Веснами собирал мужиков, уходил с ними в харчевы к бурлакам, наставит вина, угостит любого — кто бы он ни был — и просит: «Спойте!» И под песни иногда плакал, особенно не мог себя сдержать, когда начинали тягучую:

Что, соловьюшко, невесело сидишь,
Что, соловьюшко, ты зерен не клюешь,
Что, соловьюшко, головушку ты вешаешь?
Аль тебе, соловьюшко, клетка не мила?
— Не мила мне клеточка с золотым шестом,
Пожелайте веточку с зеленым листом,
Зеленая веточка сердце веселит,
Золотая клеточка пострадать велит.

Одно время он готов был упасть перед любым деревянным образом, вымаливая прощение за грехи и преступления отца.

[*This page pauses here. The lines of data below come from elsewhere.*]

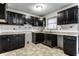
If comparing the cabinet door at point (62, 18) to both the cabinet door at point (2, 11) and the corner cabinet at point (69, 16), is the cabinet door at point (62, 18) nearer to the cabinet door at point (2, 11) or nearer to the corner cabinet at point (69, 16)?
the corner cabinet at point (69, 16)

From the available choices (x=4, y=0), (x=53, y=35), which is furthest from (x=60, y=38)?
(x=4, y=0)

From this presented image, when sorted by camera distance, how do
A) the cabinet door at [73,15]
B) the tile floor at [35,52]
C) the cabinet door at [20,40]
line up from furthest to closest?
the cabinet door at [20,40]
the tile floor at [35,52]
the cabinet door at [73,15]

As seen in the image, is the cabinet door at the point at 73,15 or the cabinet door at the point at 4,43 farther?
the cabinet door at the point at 4,43

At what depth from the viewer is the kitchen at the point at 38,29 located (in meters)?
2.02

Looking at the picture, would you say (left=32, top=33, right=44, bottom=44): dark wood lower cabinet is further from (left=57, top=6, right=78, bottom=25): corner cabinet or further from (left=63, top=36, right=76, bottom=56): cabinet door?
(left=63, top=36, right=76, bottom=56): cabinet door

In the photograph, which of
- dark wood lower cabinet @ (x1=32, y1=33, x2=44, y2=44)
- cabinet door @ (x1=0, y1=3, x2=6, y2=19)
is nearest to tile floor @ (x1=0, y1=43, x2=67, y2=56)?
dark wood lower cabinet @ (x1=32, y1=33, x2=44, y2=44)

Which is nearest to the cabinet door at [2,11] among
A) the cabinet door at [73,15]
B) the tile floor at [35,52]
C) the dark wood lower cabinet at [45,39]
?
the tile floor at [35,52]

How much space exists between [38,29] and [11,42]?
7.14 feet

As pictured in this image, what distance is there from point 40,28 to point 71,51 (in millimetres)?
2714

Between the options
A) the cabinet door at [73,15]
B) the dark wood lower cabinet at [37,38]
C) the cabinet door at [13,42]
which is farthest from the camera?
the dark wood lower cabinet at [37,38]

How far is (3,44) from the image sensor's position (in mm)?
2125

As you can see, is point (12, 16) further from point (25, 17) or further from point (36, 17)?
point (36, 17)

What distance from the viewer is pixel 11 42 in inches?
92.1

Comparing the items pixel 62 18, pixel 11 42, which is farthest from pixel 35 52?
pixel 62 18
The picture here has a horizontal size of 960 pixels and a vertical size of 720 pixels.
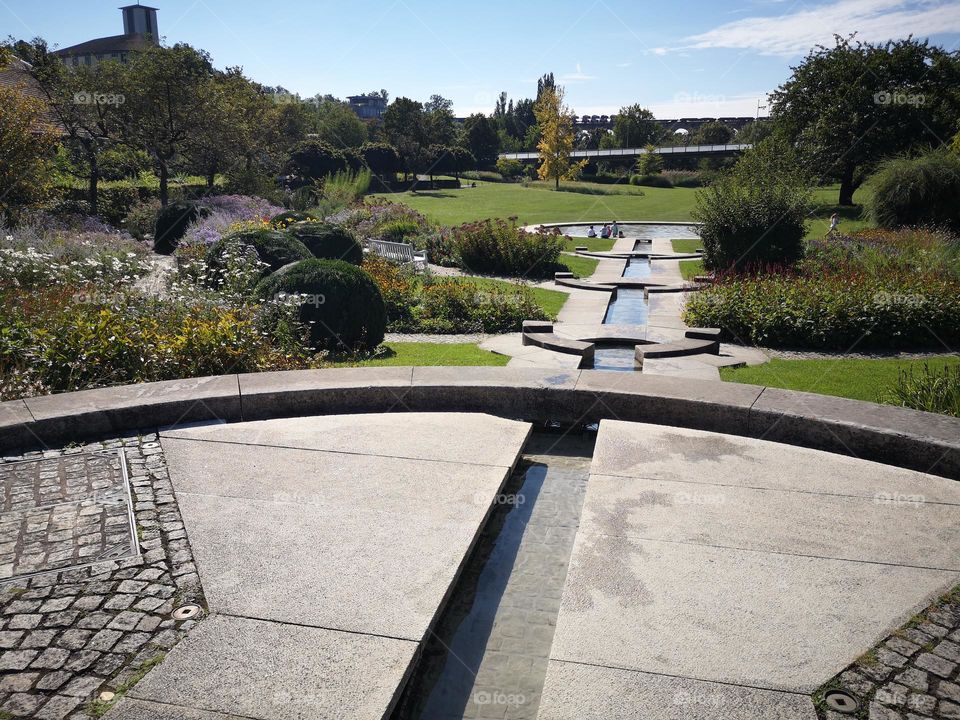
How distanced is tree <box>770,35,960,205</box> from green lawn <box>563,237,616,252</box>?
13.5 m

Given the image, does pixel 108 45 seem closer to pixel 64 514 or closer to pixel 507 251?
pixel 507 251

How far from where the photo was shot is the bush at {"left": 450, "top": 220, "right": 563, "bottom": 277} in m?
17.7

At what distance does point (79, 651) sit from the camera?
309 cm

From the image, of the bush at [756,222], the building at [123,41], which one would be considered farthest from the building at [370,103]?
the bush at [756,222]

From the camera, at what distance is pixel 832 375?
8.50 metres

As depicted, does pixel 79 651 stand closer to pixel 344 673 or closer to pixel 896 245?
pixel 344 673

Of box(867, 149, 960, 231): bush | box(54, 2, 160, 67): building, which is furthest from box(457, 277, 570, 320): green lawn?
box(54, 2, 160, 67): building

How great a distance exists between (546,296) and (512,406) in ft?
28.1

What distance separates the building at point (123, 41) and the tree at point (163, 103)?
213 ft

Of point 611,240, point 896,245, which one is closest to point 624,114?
point 611,240

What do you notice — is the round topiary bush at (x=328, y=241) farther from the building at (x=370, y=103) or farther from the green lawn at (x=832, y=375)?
the building at (x=370, y=103)

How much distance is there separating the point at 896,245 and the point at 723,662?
15.7 meters

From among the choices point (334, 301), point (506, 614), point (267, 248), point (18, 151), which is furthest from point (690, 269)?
point (18, 151)

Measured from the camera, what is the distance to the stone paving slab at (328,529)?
11.2ft
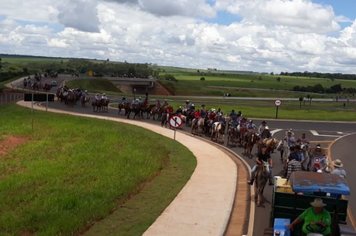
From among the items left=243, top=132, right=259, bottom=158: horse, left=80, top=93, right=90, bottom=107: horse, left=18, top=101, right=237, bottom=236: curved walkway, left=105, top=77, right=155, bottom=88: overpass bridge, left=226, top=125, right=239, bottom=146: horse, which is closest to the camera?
left=18, top=101, right=237, bottom=236: curved walkway

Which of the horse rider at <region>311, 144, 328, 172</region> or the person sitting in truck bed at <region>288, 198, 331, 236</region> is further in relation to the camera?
the horse rider at <region>311, 144, 328, 172</region>

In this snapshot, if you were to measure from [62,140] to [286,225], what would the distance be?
20.7 meters

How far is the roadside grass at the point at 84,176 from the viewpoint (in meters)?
12.8

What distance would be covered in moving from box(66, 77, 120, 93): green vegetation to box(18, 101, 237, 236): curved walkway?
65951 millimetres

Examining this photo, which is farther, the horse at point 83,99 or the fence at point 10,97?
the fence at point 10,97

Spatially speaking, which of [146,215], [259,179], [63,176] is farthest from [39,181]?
[259,179]

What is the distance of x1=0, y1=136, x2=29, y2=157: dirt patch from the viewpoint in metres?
27.4

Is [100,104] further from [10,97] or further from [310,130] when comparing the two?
[310,130]

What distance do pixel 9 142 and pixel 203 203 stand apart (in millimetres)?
17346

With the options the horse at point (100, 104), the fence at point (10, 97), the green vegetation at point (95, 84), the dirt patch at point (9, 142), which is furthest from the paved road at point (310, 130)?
the green vegetation at point (95, 84)

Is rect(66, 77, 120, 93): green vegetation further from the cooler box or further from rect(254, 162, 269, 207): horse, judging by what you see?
the cooler box

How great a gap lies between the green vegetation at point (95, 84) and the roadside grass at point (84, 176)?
54.0 m

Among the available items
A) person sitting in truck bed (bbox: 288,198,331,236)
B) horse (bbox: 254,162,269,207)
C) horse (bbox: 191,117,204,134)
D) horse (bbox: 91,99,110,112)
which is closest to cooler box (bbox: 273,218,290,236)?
person sitting in truck bed (bbox: 288,198,331,236)

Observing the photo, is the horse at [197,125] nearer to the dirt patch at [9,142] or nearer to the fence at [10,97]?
the dirt patch at [9,142]
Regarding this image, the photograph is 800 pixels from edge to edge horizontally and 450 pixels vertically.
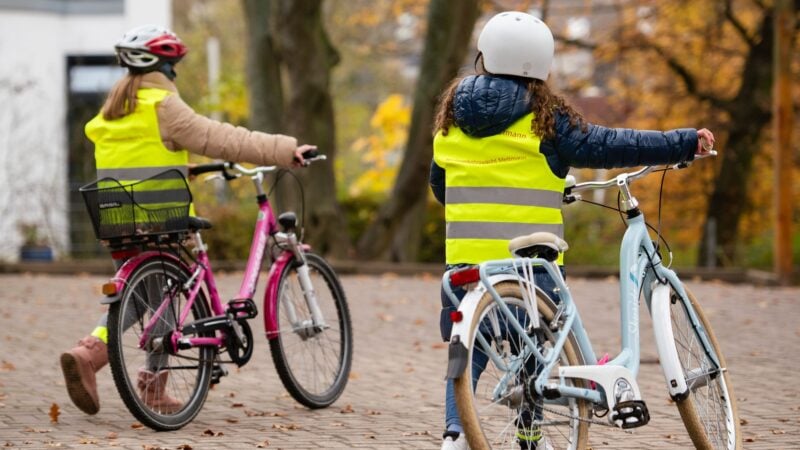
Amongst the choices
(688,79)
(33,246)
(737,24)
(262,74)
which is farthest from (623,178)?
(688,79)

Молодой Инотарьев, казалось, весь был в настоящем, с определенным взглядом на себя и окружающее; был на голову выше Дашкова в понимании времени.

Дашков жил не по-инотарьевски. Он не считался с теми, кто на него работал. У него были свои понятия об окружающих. Сдал он как-то Кукушкину подряд перевезти из Лосиной чащи шестерик. Выдал двадцать пять рублей задатку, а зима в том году задержалась. Прошло недель пять, стал падать снежок. Кукушкин уже собирался в лес, но накануне за ним прислал Тимофей Никифорович.

— Сергей, я хочу тебе отказать от Лосиной делянки, — встретил его Дашков. — Хошь, поезжай к болоту, на версту дальше.

— Надо бы посмотреть, лес-то какой, а може, там зеленчак?

— Неча глядеть-то, порядились с версты.

— Тимофей Никифорович, к болоту на версту глубже, а цена эка же?

— Не станем же из-за версты заново рядиться!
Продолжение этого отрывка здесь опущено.